Basically because people tend to resist new ideas and concepts that are outside of their personal experience. We tend to be stupid and opinionated and if history is any judge, have always been so. It’s an important trait to resist, but idiots will always be with us. Science is not the new bible, it’s just a way of searching for and finding truth in the physical world…..sometimes we learn more and our understanding of the truth changes. A good remedy for stupidity is science.

Topics *are* discussed in a calm and rational manner between the vast majority of actual researchers. The worst I’ve seen is people at a conference complaining that a speaker didn’t show convincing enough data/proper methodology to make particularly big claims. Do you have reason to believe otherwise?

It can go both ways. Special relativity was accepted pretty early on, in part because it fixed the “need” for luminiferous æther in our understanding of light, which was already on shaky ground after repeated attempts to identify its qualities failed. SR wasn’t without some controversy: in replacing its predecessor Galilean relativity it also broke Newton’s law of universal gravitation, though Einstein ended up replacing that with his General theory of relativity.

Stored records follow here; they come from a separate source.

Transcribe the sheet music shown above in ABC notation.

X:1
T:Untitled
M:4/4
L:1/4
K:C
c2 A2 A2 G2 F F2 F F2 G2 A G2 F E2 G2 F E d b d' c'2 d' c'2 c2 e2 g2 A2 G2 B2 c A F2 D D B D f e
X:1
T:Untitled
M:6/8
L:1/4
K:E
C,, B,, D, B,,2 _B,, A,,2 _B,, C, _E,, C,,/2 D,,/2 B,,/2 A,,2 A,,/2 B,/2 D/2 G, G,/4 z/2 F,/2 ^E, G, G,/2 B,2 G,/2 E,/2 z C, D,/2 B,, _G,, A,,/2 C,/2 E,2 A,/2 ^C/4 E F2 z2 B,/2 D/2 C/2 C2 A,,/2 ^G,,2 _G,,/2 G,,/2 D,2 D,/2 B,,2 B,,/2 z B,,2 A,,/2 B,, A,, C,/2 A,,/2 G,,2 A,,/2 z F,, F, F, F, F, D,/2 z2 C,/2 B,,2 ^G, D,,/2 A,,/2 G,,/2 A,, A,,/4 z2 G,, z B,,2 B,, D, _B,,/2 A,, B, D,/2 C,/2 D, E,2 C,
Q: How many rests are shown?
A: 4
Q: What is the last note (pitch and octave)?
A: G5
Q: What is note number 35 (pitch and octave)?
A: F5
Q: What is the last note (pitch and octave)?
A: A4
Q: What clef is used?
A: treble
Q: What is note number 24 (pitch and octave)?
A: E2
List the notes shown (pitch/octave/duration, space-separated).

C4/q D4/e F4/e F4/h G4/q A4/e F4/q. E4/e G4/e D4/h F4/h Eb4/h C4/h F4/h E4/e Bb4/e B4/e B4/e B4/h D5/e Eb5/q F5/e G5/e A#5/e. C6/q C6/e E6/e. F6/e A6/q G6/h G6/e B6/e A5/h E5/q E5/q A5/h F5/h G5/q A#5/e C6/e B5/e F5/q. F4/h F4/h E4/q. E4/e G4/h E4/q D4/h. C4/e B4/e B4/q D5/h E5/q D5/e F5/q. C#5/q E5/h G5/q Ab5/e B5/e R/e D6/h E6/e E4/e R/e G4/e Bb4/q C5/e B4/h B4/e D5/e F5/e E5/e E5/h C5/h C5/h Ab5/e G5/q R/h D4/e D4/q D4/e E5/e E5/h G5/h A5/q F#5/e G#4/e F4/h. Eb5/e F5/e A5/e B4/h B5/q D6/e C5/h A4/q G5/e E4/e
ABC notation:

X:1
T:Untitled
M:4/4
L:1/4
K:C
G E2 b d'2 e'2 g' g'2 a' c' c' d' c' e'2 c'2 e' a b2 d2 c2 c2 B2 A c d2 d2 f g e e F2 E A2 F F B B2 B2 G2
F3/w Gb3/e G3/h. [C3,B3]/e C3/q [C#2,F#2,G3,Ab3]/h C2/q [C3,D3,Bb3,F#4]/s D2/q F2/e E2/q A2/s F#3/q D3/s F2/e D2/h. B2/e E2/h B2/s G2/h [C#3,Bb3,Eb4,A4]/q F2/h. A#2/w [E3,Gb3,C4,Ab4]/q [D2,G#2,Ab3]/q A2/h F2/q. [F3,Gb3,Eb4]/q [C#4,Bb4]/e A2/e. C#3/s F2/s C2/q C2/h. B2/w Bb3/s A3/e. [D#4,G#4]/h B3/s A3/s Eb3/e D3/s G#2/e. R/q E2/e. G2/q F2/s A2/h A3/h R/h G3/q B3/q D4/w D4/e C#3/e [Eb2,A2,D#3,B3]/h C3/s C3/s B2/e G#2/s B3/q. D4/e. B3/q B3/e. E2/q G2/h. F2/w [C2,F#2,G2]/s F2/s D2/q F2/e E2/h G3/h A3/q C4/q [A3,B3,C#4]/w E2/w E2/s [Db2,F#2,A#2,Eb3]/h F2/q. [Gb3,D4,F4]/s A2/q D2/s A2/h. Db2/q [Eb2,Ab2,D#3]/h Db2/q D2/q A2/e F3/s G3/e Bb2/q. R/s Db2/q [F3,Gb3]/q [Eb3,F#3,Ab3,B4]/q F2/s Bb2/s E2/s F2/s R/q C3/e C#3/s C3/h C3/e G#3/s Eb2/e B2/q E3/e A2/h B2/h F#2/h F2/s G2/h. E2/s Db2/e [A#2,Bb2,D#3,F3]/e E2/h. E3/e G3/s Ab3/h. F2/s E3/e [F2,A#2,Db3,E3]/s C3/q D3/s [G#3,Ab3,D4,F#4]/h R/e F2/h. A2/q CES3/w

Sometimes new ideas fit neatly into holes left by surrounding ideas, and sometimes they require scientists to throw out some of those surrounding ideas. Nobody likes having to do the same job twice, and while scientists usually try to keep an open mind they may also hesitate to accept a new idea that undermines work they’ve already done. The Platonic ideal of “pure science” compares very poorly to the way science works in the real world, with competing agendas and personal allegiances.

People, in general, like stories and narratives. This is more or less how we learn stuff. People, in general, fear or dislike the unknown. So we tend to create stories and myths to explain the unknown (the narrative) and the unknown becomes less frightening because we now have an “explanation”. Over time people get very attached to these narratives and the traditions that come from these narratives.

Imagine being told that sprinkling water, dancing and singing around a sick person doesn’t actually cure diseases. Instead the disease are caused by microbes that cannot be seen. Well you’re now replacing a narrative (that explains and reduces fear) with a new narrative (cannot be seen and goes against tradition).

People don’t like that – we prefer things to fit within our mythology and things that go against that mythology are sometimes rejected with a lot of passion because it introduces fear of the unknown into our lives.

What do you think is a controversial topic in science? I ask because most of the topics that people might consider controversial aren’t actually controversial *in science.* Often the controversy is between the scientific consensus and those whose beliefs or interests don’t align with that consensus. The safety and efficacy of vaccines, for example, is well-established in science, but sadly controversial in the public at large.